- TEXT EXCERPT
○ ○ ○ ○ ○ ○ ○

Sunday, October 5, 2014

Thoughts on Aging are UP

Walking with a friend recently, she recounted a tale that made my blood boil. Beyond the heat of a hot Santa Ana wind in Los Angeles, I was steaming with upset about what her friend endured at the hands of some women who have swallowed the Kool Aid from the fountain of youth, and are spreading the poison every which way they can. 

Seems that this friend of hers lives in the heart-(less)-land of Stepford Wife-dumb. My friend says her friend is BEAUTIFUL. I trust my friend. She says her friend suffered a back injury recently, rendering her incapable of walking two steps without pain, so she has put on a few pounds. She is still beautiful.

At a recent social gathering, one of this gal’s “friends” handed her a card from her own plastic surgeon, saying, “You really could use a thigh tuck.”

Mortified, the friend took the card and ran to the women’s room and burst into tears.

In explaining the whole episode to my friend, my friend’s friend went all out defending the rationale of the plastic surgeon card-toting woman, saying she only had her best interests at heart... or at least in mind. She only wanted to be helpful and thought if the gal LOOKED better (in whose eyes, I want to know), then she’d FEEL better. 

Re-wind to my experience last week at the mall - a seldom used resource for me because they sell dumb stuff there. Walking by one of the kiosks where really dumb and expensive stuff is sold, a young and gorgeously coiffed man of about 22 pressed a sample foil packet in to my hand, saying,

“You look beautiful, but you could look even MORE beautiful, if only you’d try this Merlot Collection Resverotrol Moisture Day Cream!” 

He asked what I use now on my eyes. I was genuinely confused. 

“Besides water?” I asked. 

His turn to look confused. “What do you mean, water?” 

“You know, WATER... “ I mimed drinking, “when I wash my face.”

○ ○ ○ ○ ○ ○ ○

- EXTRACTED MATERIAL
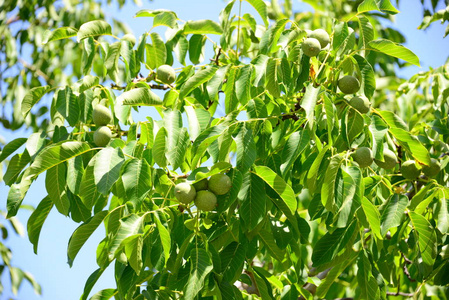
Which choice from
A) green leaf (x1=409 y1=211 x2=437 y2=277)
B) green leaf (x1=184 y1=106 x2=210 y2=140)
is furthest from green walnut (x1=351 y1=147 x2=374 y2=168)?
green leaf (x1=184 y1=106 x2=210 y2=140)

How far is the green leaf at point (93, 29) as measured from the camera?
229 centimetres

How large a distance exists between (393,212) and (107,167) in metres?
1.05

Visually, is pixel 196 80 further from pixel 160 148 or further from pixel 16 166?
pixel 16 166

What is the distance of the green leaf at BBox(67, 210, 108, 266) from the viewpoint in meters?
1.79

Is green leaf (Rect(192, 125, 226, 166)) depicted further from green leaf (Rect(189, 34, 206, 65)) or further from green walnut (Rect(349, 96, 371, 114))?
green leaf (Rect(189, 34, 206, 65))

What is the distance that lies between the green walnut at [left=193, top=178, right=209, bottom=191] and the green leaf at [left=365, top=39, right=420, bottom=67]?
820 millimetres

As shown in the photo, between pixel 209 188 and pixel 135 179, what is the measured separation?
0.25 metres

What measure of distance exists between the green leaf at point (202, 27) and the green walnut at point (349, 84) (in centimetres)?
71

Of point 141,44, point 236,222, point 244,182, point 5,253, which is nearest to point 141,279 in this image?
point 236,222

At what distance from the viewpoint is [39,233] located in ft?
6.39

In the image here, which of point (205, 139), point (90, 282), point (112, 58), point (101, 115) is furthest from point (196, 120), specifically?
point (90, 282)

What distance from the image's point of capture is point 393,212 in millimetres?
1915

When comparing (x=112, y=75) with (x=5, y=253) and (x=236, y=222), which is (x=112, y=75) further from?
(x=5, y=253)

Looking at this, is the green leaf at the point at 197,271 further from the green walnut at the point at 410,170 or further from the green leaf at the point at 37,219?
the green walnut at the point at 410,170
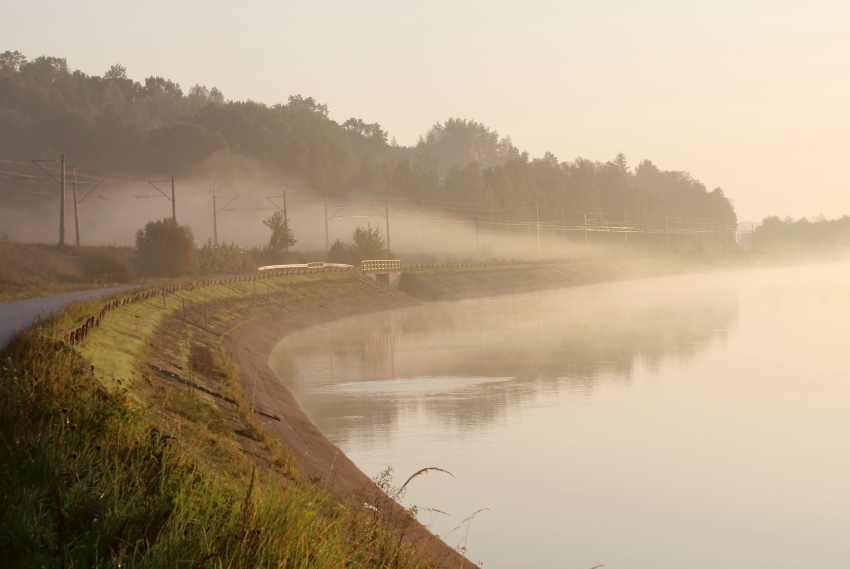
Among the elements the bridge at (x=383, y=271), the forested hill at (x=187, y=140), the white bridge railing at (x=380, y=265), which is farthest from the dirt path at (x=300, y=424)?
the forested hill at (x=187, y=140)

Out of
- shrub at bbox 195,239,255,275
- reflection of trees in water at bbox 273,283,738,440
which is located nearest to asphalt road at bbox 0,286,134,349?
reflection of trees in water at bbox 273,283,738,440

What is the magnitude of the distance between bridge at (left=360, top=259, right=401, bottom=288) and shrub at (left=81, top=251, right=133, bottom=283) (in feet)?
93.6

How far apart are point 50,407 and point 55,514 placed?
11.7ft

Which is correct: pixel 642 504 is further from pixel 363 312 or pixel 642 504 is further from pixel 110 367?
pixel 363 312

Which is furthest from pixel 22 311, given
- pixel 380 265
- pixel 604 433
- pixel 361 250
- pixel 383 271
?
pixel 361 250

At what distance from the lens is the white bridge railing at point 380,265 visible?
9044 cm

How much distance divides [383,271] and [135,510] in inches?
3243

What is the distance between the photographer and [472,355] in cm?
4794

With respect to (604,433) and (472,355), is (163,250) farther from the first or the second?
(604,433)

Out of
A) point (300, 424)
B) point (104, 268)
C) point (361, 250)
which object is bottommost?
point (300, 424)

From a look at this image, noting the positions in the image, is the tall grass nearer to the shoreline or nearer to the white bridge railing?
the shoreline

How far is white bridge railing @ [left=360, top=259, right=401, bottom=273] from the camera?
90438mm

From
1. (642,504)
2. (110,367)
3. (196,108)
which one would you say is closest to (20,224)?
(196,108)

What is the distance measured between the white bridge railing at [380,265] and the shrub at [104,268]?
2874 centimetres
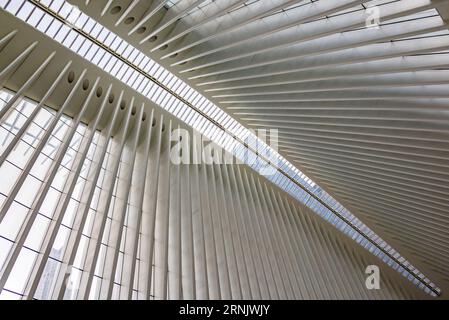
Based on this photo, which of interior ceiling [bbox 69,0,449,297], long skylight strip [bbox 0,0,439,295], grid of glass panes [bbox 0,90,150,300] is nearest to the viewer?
interior ceiling [bbox 69,0,449,297]

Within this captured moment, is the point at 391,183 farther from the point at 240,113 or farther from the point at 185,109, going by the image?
the point at 185,109

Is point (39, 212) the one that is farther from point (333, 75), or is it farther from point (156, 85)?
point (333, 75)

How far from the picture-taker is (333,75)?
8.59 m

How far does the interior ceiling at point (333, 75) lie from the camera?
23.4 ft

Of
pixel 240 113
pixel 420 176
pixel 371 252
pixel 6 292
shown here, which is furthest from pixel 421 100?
pixel 371 252

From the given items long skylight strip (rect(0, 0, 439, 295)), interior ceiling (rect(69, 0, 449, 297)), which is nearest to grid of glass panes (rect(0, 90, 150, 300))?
long skylight strip (rect(0, 0, 439, 295))

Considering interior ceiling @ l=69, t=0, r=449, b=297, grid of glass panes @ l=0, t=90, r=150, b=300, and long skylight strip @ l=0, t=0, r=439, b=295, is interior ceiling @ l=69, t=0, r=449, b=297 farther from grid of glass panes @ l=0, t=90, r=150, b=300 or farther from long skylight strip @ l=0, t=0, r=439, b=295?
grid of glass panes @ l=0, t=90, r=150, b=300

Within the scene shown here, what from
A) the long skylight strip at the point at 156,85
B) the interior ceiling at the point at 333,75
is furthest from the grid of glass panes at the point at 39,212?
the interior ceiling at the point at 333,75

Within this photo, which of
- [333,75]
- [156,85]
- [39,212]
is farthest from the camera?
[156,85]

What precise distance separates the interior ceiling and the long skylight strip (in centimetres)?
58

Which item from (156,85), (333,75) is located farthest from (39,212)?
(333,75)

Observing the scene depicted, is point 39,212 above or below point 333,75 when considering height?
below

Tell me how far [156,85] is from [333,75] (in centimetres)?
526

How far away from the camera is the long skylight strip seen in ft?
31.6
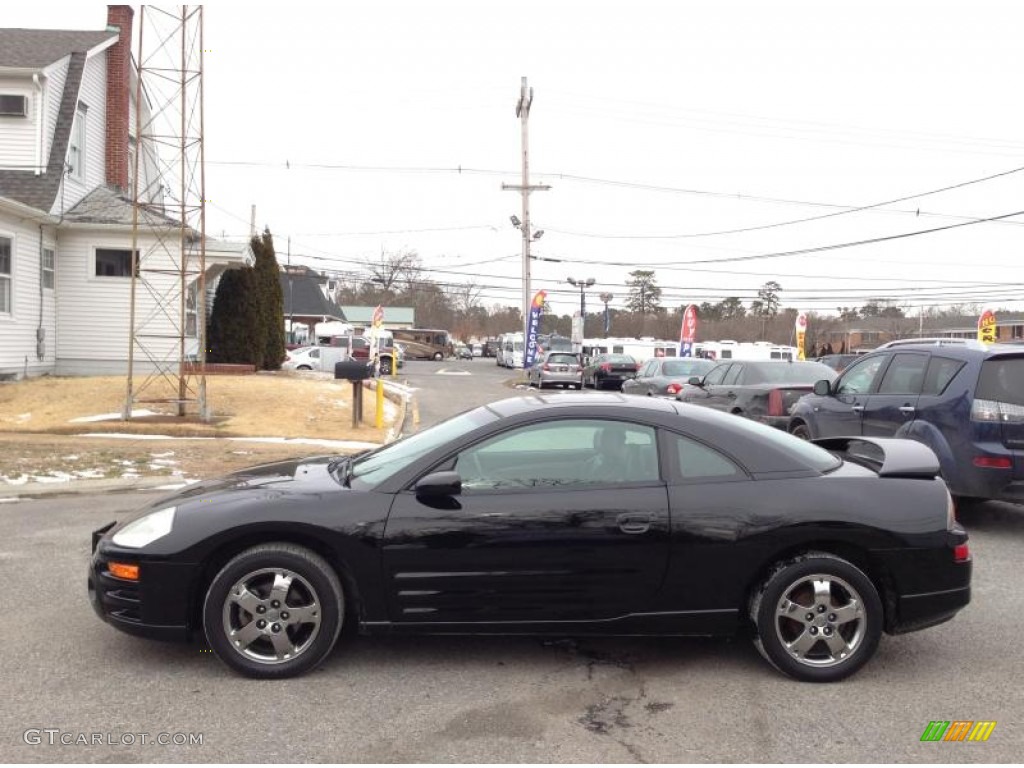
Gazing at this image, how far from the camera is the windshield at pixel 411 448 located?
429cm

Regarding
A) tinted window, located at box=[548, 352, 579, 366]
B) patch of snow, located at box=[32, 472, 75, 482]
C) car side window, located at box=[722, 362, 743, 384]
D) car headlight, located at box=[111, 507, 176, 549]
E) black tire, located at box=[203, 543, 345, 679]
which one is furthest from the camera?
tinted window, located at box=[548, 352, 579, 366]

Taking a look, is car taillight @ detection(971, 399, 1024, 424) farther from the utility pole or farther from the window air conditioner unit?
the utility pole

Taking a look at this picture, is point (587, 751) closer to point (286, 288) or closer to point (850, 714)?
point (850, 714)

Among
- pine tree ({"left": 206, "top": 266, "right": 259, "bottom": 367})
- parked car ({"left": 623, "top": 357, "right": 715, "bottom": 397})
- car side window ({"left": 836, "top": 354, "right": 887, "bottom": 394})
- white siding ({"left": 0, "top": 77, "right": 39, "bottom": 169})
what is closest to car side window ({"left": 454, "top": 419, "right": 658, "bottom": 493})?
car side window ({"left": 836, "top": 354, "right": 887, "bottom": 394})

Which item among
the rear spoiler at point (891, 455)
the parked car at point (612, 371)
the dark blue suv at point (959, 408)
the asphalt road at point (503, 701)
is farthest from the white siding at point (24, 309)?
the parked car at point (612, 371)

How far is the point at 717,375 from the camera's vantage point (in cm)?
1398

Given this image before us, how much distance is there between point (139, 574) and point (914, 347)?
721cm

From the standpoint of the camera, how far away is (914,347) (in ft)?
26.5

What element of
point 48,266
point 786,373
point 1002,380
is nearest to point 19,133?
point 48,266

○ ○ ○ ○ ○ ○ ○

- ACTION ITEM
Copy out the blog post on aging above, word for word, from start to finish.

- SOLUTION BELOW
Sunday, October 5, 2014

Thoughts on Aging are UP

Walking with a friend recently, she recounted a tale that made my blood boil. Beyond the heat of a hot Santa Ana wind in Los Angeles, I was steaming with upset about what her friend endured at the hands of some women who have swallowed the Kool Aid from the fountain of youth, and are spreading the poison every which way they can. 

Seems that this friend of hers lives in the heart-(less)-land of Stepford Wife-dumb. My friend says her friend is BEAUTIFUL. I trust my friend. She says her friend suffered a back injury recently, rendering her incapable of walking two steps without pain, so she has put on a few pounds. She is still beautiful.

At a recent social gathering, one of this gal’s “friends” handed her a card from her own plastic surgeon, saying, “You really could use a thigh tuck.”

Mortified, the friend took the card and ran to the women’s room and burst into tears.

In explaining the whole episode to my friend, my friend’s friend went all out defending the rationale of the plastic surgeon card-toting woman, saying she only had her best interests at heart... or at least in mind. She only wanted to be helpful and thought if the gal LOOKED better (in whose eyes, I want to know), then she’d FEEL better. 

Re-wind to my experience last week at the mall - a seldom used resource for me because they sell dumb stuff there. Walking by one of the kiosks where really dumb and expensive stuff is sold, a young and gorgeously coiffed man of about 22 pressed a sample foil packet in to my hand, saying,

“You look beautiful, but you could look even MORE beautiful, if only you’d try this Merlot Collection Resverotrol Moisture Day Cream!” 

He asked what I use now on my eyes. I was genuinely confused. 

“Besides water?” I asked. 

His turn to look confused. “What do you mean, water?” 

“You know, WATER... “ I mimed drinking, “when I wash my face.”